> **Quoted passage**:
But how do you know the answers are right?

When you’re trying to predict what movies or books people like, that can be extremely important, the difference between a boost in a revenue and a reputation hit that appears on mediabuzz.com. Yet testing is rarely at the top of our minds as we try to develop and deploy systems based on machine learning algorithms.  Simply building a good set of algorithms that model the problem space is difficult enough.  But testing is a part of the software development and deployment process, and we need to look seriously at how these systems will be tested.

The first, more common type of testing is where the application is unit tested by developers, “smoke tested” by automation during the build and integration process, and manually tested by testers.  This process is well-known, though it will vary depending on the type of system being developed.

The second type of testing is based on real-world input, which vary based on the data passed in. For example, one of Matt’s customers wrote software to limit risk in financial transactions. The software would analyze the market and slowly unwind a block of shares over a period of days, designed to not kick off sell-side warnings. The first input was the block to sell, but the second, real-time input was the financial markets, which vary over time, so the sales in test will not match the sales in production. This is where testing becomes more problematic.  How do we test systems that may return a different result to the same data over time?  Traditional testing techniques have no way of taking such a result into account.  So what are testers supposed to do?

> **Data shown**:
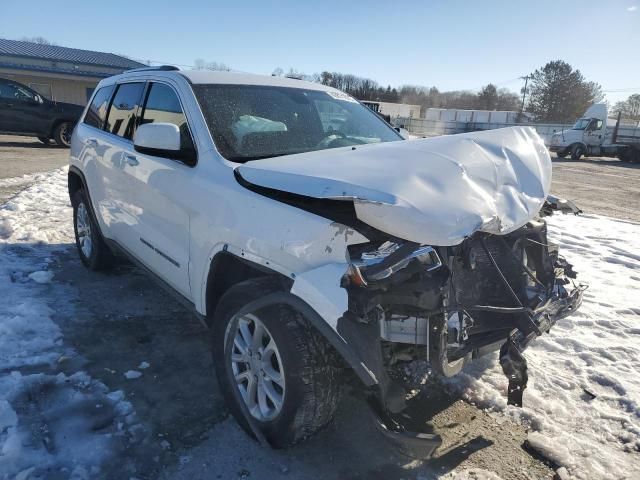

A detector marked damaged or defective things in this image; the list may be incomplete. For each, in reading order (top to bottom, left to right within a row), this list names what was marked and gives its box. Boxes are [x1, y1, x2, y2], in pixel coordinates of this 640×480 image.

crumpled hood [238, 125, 552, 246]
damaged white jeep [67, 66, 584, 454]
broken headlight [348, 240, 442, 284]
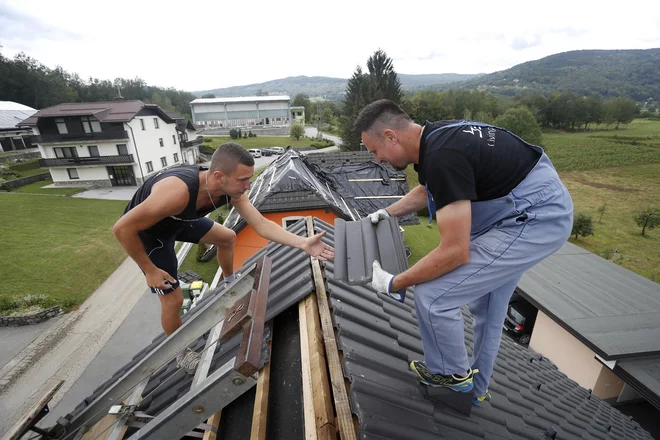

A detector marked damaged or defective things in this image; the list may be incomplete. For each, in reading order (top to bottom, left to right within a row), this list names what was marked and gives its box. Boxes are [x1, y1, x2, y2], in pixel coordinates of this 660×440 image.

damaged roof [49, 218, 652, 438]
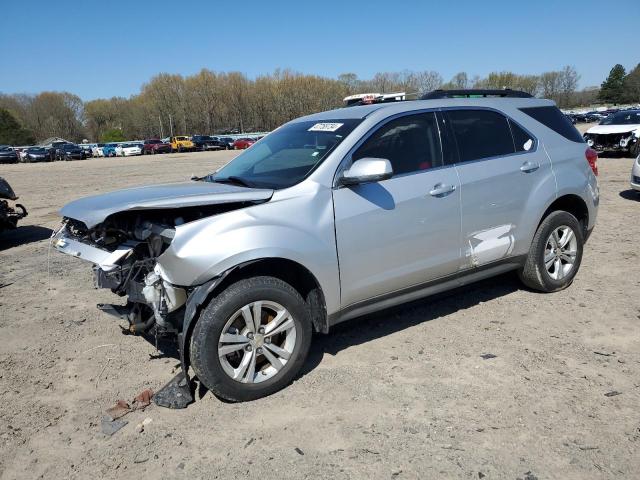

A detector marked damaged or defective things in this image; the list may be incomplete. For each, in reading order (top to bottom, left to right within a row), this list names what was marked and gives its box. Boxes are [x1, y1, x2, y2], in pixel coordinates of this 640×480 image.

wrecked vehicle [584, 109, 640, 157]
wrecked vehicle [0, 178, 27, 234]
crumpled hood [57, 181, 272, 228]
wrecked vehicle [55, 89, 600, 402]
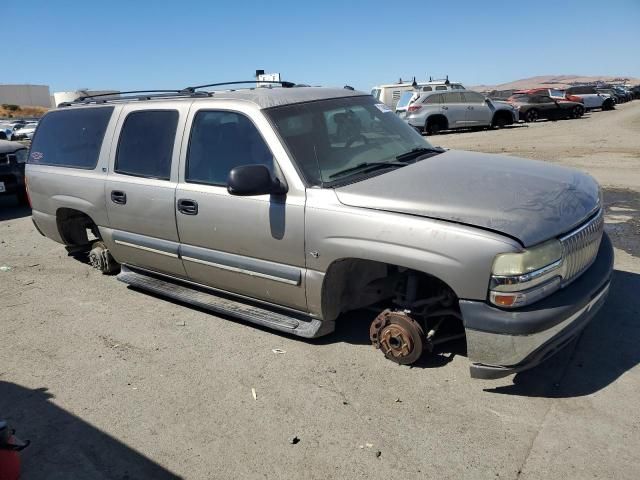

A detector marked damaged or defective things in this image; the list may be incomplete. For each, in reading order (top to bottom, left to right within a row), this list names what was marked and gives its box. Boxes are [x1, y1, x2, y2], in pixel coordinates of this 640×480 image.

> **Tasks to complete**:
**A.** In the text on testing machine learning systems, list the ways the first, more common type of testing checks an application, along with who or what performs each.
**B.** Carry the text on testing machine learning systems forward from its final sentence.

> **Results in order**:
**A.**
- Unit testing, performed by developers
- "Smoke" testing, performed by automation during the build and integration process
- Manual testing, performed by testers

**B.**
Testing machine learning systems qualitatively isn’t the same as testing any other type of software.  In most testing situations, you seek to make sure that the actual output matches the expected one.  With machine learning systems, looking for exactly the right output is exactly the wrong approach. You likely can’t even calculate the “right output” without writing the software twice. Even then, it might not be possible.

What testers need to focus on for machine learning applications:

1.     Have objective and measurable acceptance criteria.  Know the standard deviation you can accept in your problem space.  This requires some quantitative information, and the ability to make sure that you understand and interpret those measurements.

2.     Test with new data, rather than the original training data.  If necessary, split your training set into two groups: one that does training, and one that does testing.  Better, obtain and use fresh data if you are able.

3.     Don’t count on all results being exact; think of them as the best guess based on the available data. If that's not good enough, the problem could be the alogirthmn or, more likely, the data set. In some cases, "tweaking" the data set to get clean input can be the fastest fix for this problem. 

4.     Understand the architecture of the network as a part of the testing process.  Testers won’t necessarily understand how the neural network was constructed, but need to understand whether it meets requirements.  And based on the measurements that they are testing, they may have to recommend a radically different approach, or admit the software is just not capable of doing what it was asked to do with confidence.

The Bottom Line

The key to testing the system is to understand both the requirements for the production results and the limitations of the algorithms.  The requirements need to translate into objective measurements; ideally, the standard deviation of the mean result, assuming that the mean result is closely related to the actual result found in the training data.  You need to be able to assess your results from a statistical standpoint, rather than a yes-no standpoint.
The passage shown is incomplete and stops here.